-- TASK OBJECTIVE --
The response should consist of the data below, copied exactly, with no pictures in it.

-- COLLECTED DATA --

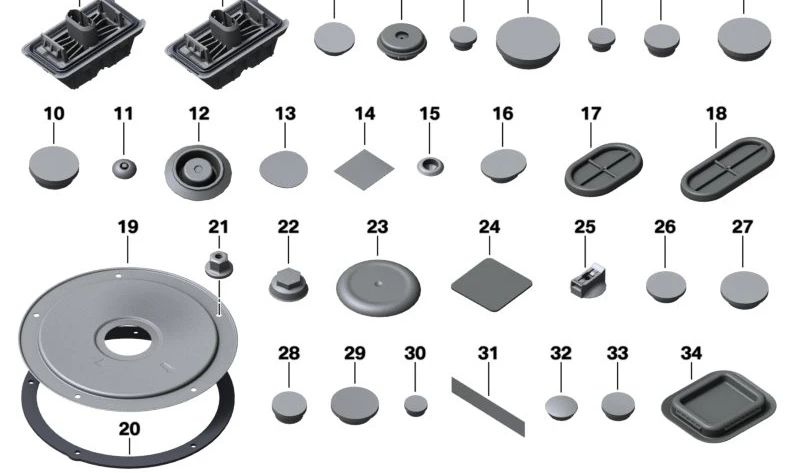 10 11 12 13 14 15 16 17 18

19 21 22 23 24 25 26 27

28 29 30 31 32 33 34

20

-- SOLUTION FOR THIS TASK --
 10 11 12 13 14 15 16 17 18

19 21 22 23 24 25 26 27

28 29 30 31 32 33 34

20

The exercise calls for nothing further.